Description du projet sur deux ans (2010-2012)
Compte tenu de ces résultats, le projet prendra en compte deux degrés de fabrication de compost, à savoir individuel et artisanal. La méthode semi-industrielle est écartée du fait de la faiblesse des revenus locaux et du fort taux de chômage (qui avoisine 40%).
Un terrain favorable à la mise en œuvre d’une plateforme artisanale de compostage a été identifié dans le quartier Keleng, zone rurale relativement proche du centre ville et accessible.
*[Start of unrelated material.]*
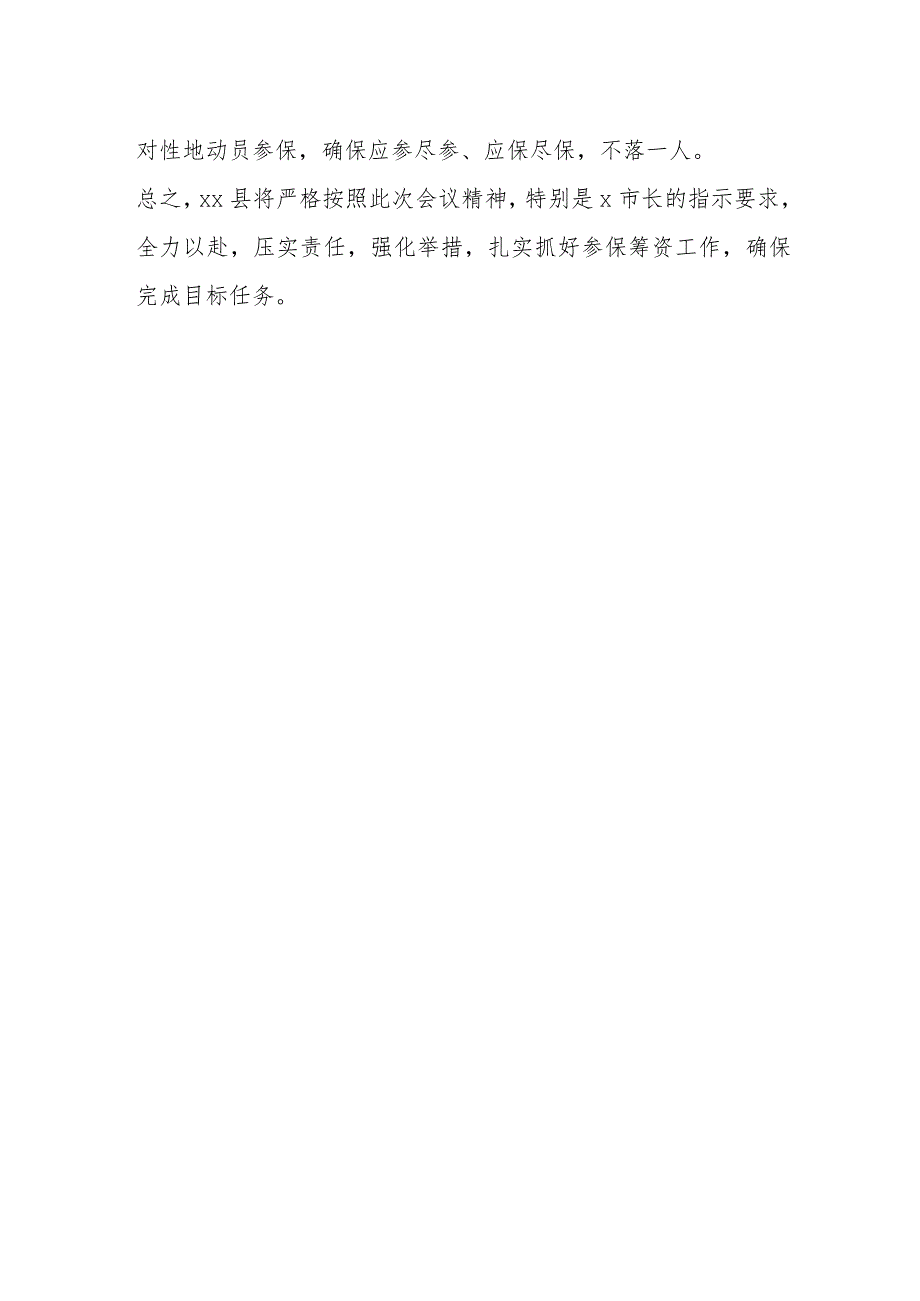 对性地动员参保，确保应参尽参、应保尽保，不落一人。

总之，xx县将严格按照此次会议精神，特别是x市长的指示要求，全力以赴，压实责任，强化举措，扎实抓好参保筹资工作，确保完成目标任务。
L’objectif est de traiter dans un premier temps une tonne de déchets par jour, pour atteindre 2 tonnes par jour fin 2010. Ce site sera alimenté par un apport direct des déchets par les ménages des environs (majorité de mini-cités étudiantes) et les déchets qui seront collectés par le personnel dans un rayon de 1 km à l’aide de pousse-pousse et brouettes. Le site de 3000 m² sera aménagé comme suit :
- Une zone de réception et pesage des déchets ;
- Une table de tri (on tentera de recycler les matières qui peuvent l’être);
- Une zone de fermentation en andains (tas de 2 à 5 m3);
- Une zone de maturation;
- Une zone de tamisage et mise en sacs;
- Un hangar de stockage du matériel et du compost prêt à la vente;
- Une zone d’expérimentation du compost sur cultures locales.
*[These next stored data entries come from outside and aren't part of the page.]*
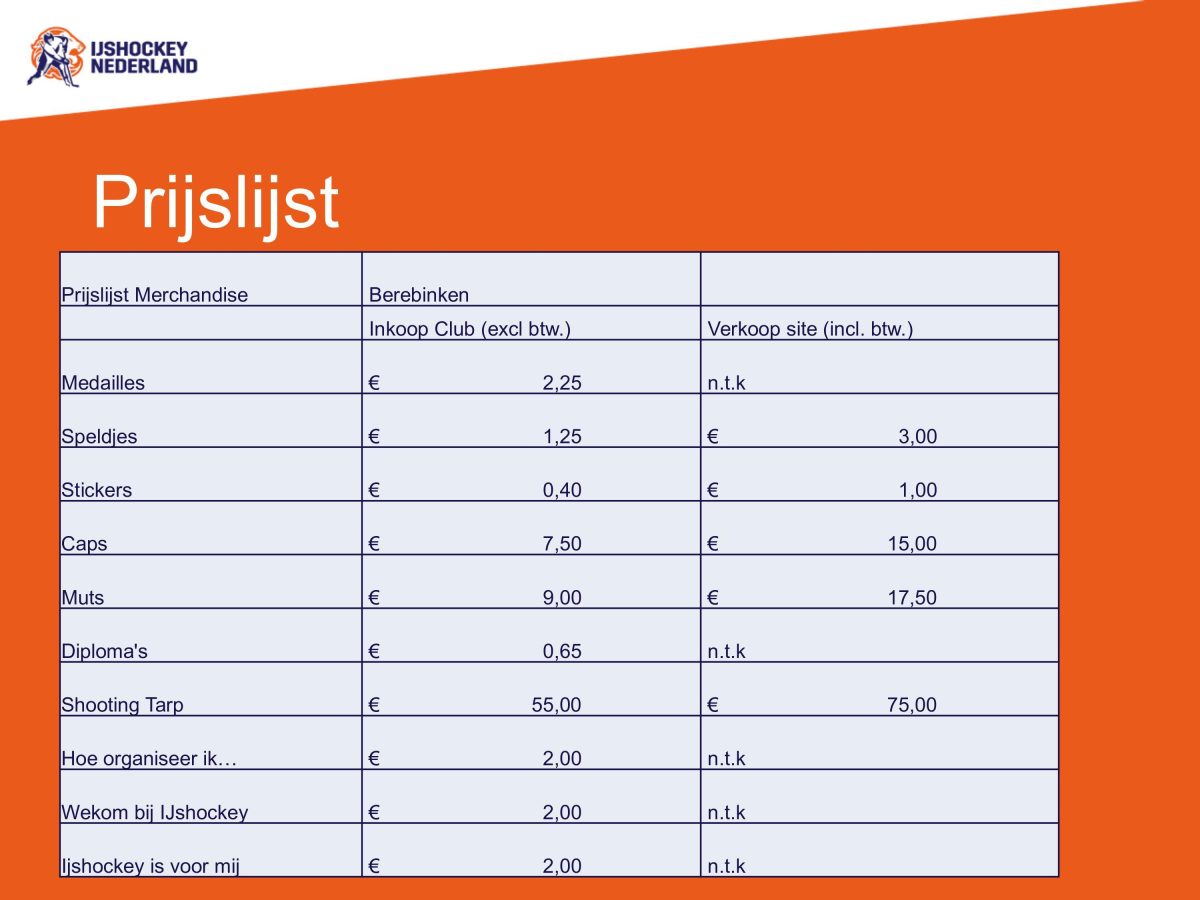 IJSHOCKEY NEDERLAND

Prijslijst

| Prijslijst Merchandise | Berebinken | |
|---|---|---|
| | Inkoop Club (excl btw.) | Verkoop site (incl. btw.) |
| Medailles | € 2,25 | n.t.k |
| Speldjes | € 1,25 | € 3,00 |
| Stickers | € 0,40 | € 1,00 |
| Caps | € 7,50 | € 15,00 |
| Muts | € 9,00 | € 17,50 |
| Diploma's | € 0,65 | n.t.k |
| Shooting Tarp | € 55,00 | € 75,00 |
| Hoe organiseer ik… | € 2,00 | n.t.k |
| Wekom bij IJshockey | € 2,00 | n.t.k |
| Ijshockey is voor mij | € 2,00 | n.t.k |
La population ayant montré un fort intérêt pour la fabrication personnelle de compost, des sessions de formations seront proposées sous forme de démonstrations, ateliers, émissions radio et plaquettes explicatives.
En termes d’organisation, les instances en charge de ce projet seront :
- Un Comité de Pilotage composé d’agents communaux et des partenaires dont le rôle consiste en la coordination et le suivi du projet (une dizaine de personnes);
- Une Cellule d’Exécution, composée d’une dizaine de personnes à recruter au sein des associations et populations locales, pour la production, promotion, vente du compost.
Les activités à mettre en place pour le bon déroulement du projet sur les deux premières années sont décrites dans le planning prévisionnel proposé ci-après. Notons qu’en parallèle de ce projet de compostage, un plan de gestion globale des ordures ménagères sur trois ans est mis en place en partenariat avec la Commune de Dschang et l’association ELANS (Ensemble pour l’Action Nord Sud), basée à Lille.
Le budget d’un tel projet s’élève à près de 100 000 €. La moitié sera financée par le Fonds Français pur l’Environnement Mondial (FFEM), après que ce dernier ait retenu notre projet en octobre 2009 dans le cadre de son Programme des Petites Initiatives. ERA-Cameroun est chargé du recrutement et de l’emploi des salariés, la Mairie de Dschang met à disposition ses locaux et les compétences de ses services communaux, tandis que le Cefrepade apporte son appui technique grâce à l’expertise de ses chercheurs en matière de compostage.
Aujourd’hui (mars 2010), la première phase du projet a débuté avec le recrutement des ressources locales et une première partie du financement accordé par le FFEM. En parallèle, un travail débute portant sur le bilan carbone de l’opération, qui permettra de chiffrer la quantité d’émissions de gaz à effet de serre (méthane en particulier) évités grâce au compostage de la matière fermentescible au lieu de sa mise en décharge.